Another thing I look at is the villain. Does he stand out? Because every big hero needs another equally big villain to oppose him. Someone with equal weight. I don’t even think The Equalizer had that. Horatio is fucking memorable. He’s a little cliché at times, but his powder-keg personality makes him unpredictable enough that you’re just not paying attention to that cause you’re so damn scared of the dude.

If there are notes to give they would probably be to take this story a little further away from Drive where you can. There are some similar plotlines here and you want to stand out from that movie more. I also think there could be a little more unpredictability in the last 30 pages. One of the mistakes I see a lot of writers make is when they get to the more action-y stuff in their third act, they fall into that predictable run/chase/shoot trap, because there’s not as much room to play around as you had earlier on when you had time.  I want to see some of that same cleverness in the final act that I saw in the first two.

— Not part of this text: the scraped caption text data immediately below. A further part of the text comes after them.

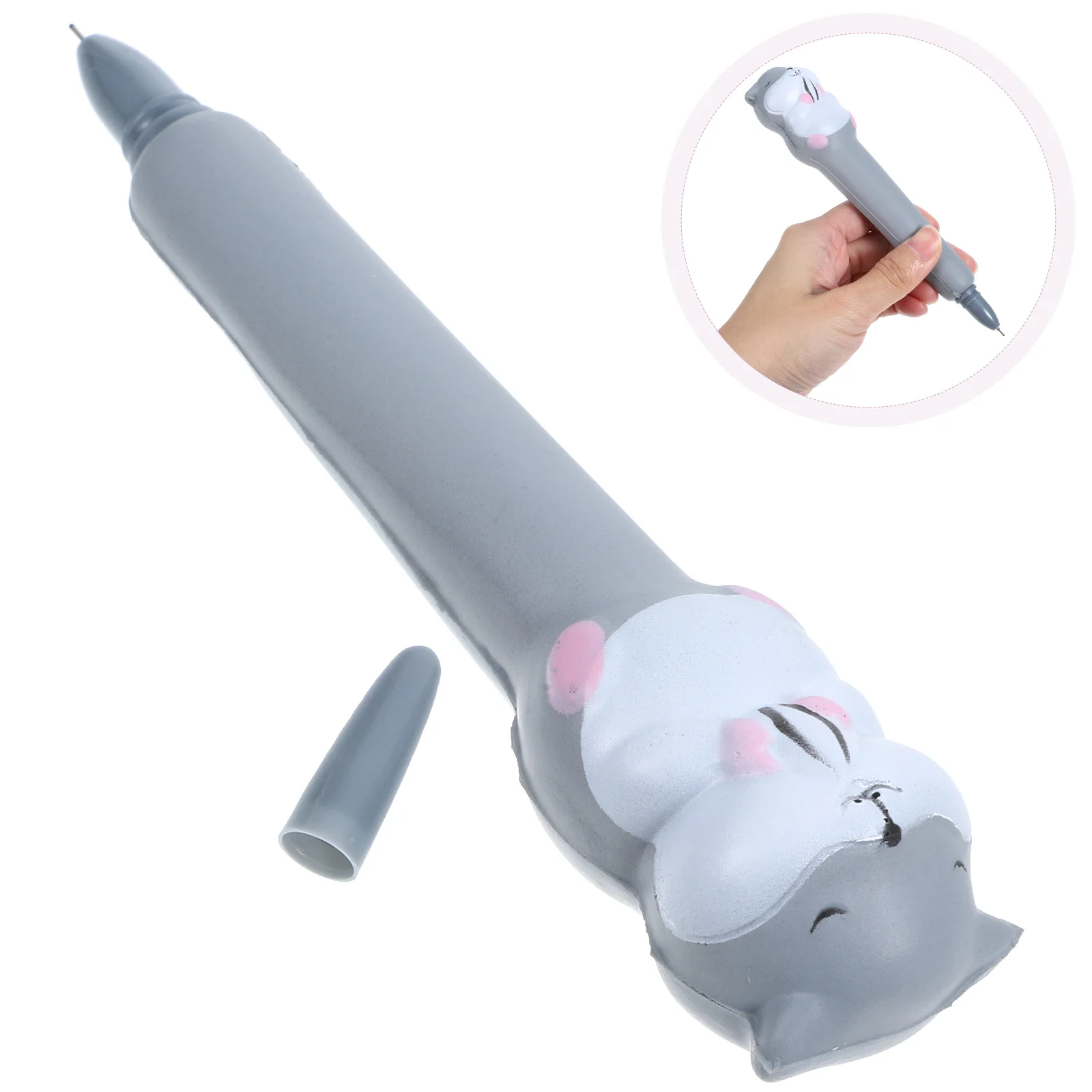 

Grey Hamster Neutral Pen Lovely Gel Kawaii Pens Cute for School Supplies Cartoon Teens Creative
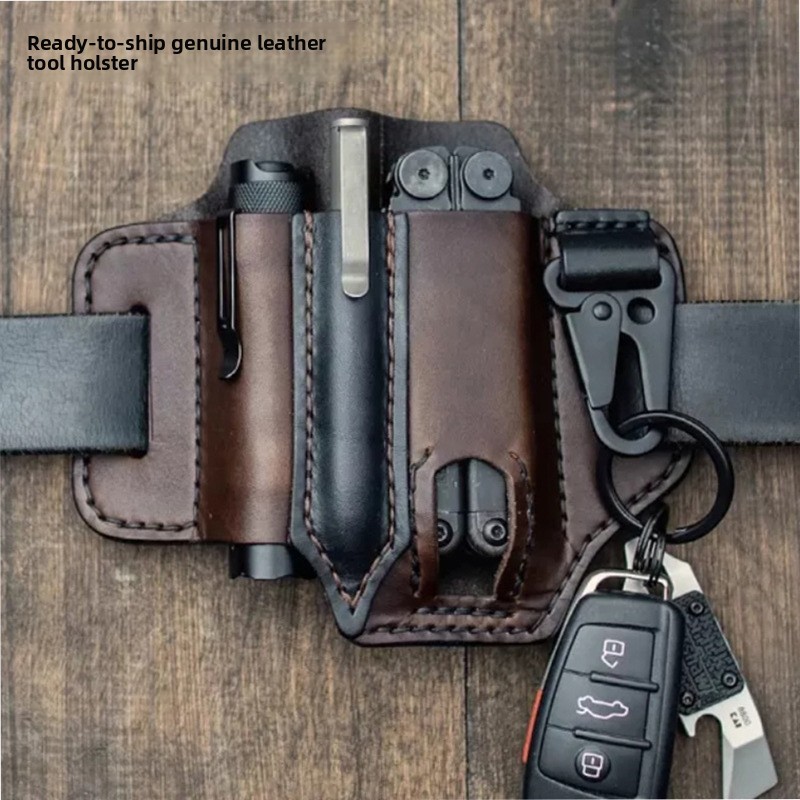 Edc Carry Flashlight - Pochette à outils EDC en cuir,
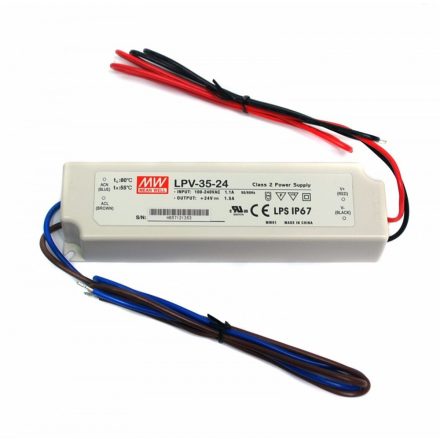 Mean Well LPV-35-24 35W 24V LED tápegység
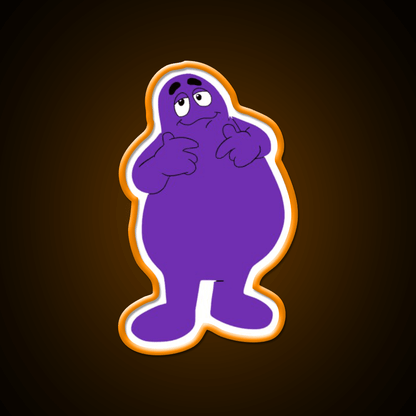 Grimace Fast Food Led Neon Sign For Burger Place Rgb Color - Shineneon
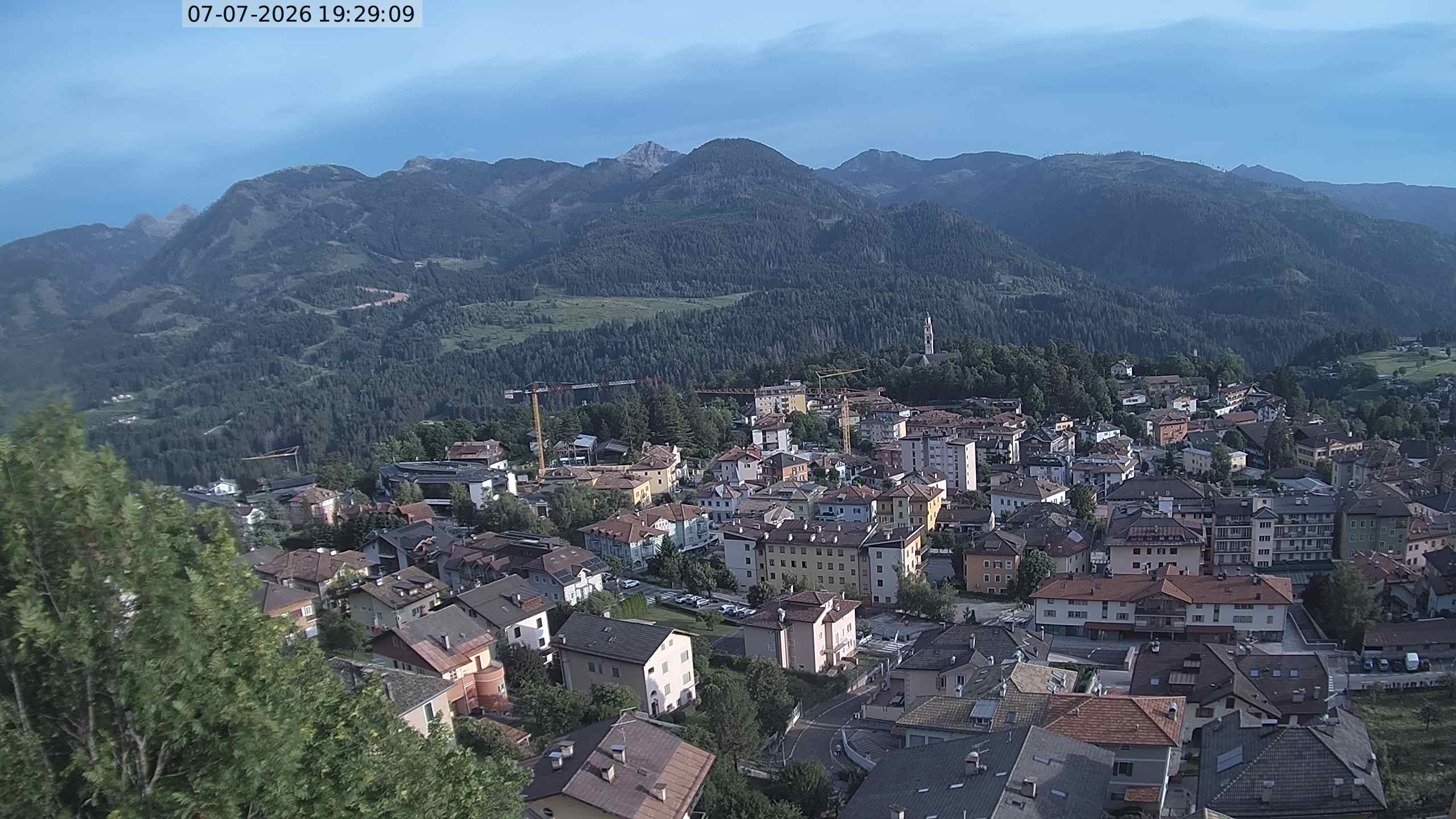 Vista di Cavalese Webcam Pagoda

But really, those are my only complaints. This script was freaking awesome. The character building was incredible.  Second to none!  I’m going to sleep now. And when I wake up, I hope to hear from a few people that I sent it to and see if we can get it where it needs to be, which is at a studio or a big production company and getting MADE.

Good job Alex!

Script link taken down.  Shit is happening.

[ ] what the hell did I just read?
[ ] wasn’t for me
[ ] worth the read
[x] impressive (TOP 10!!!)
[ ] genius

What I learned: The ONLY thing that annoyed me the entire script! I don’t like it when writers put their opinions in the action text. The only opinions that should be coming out are those of the characters. Look, I’m not a Katy Perry fan either, but I don’t want to know that you, the writer, aren’t. That’s not what scripts are for. The only time I was taken out of this entire script was when I read, “KATY PERRY or some other POPPY RADIO TRASH plays through the store’s P.A.” It was the only time I stopped and thought about the person writing the story. Which was a CRIME because I was so damn sucked into this story otherwise. So even though I love you Alex, don’t do this anymore!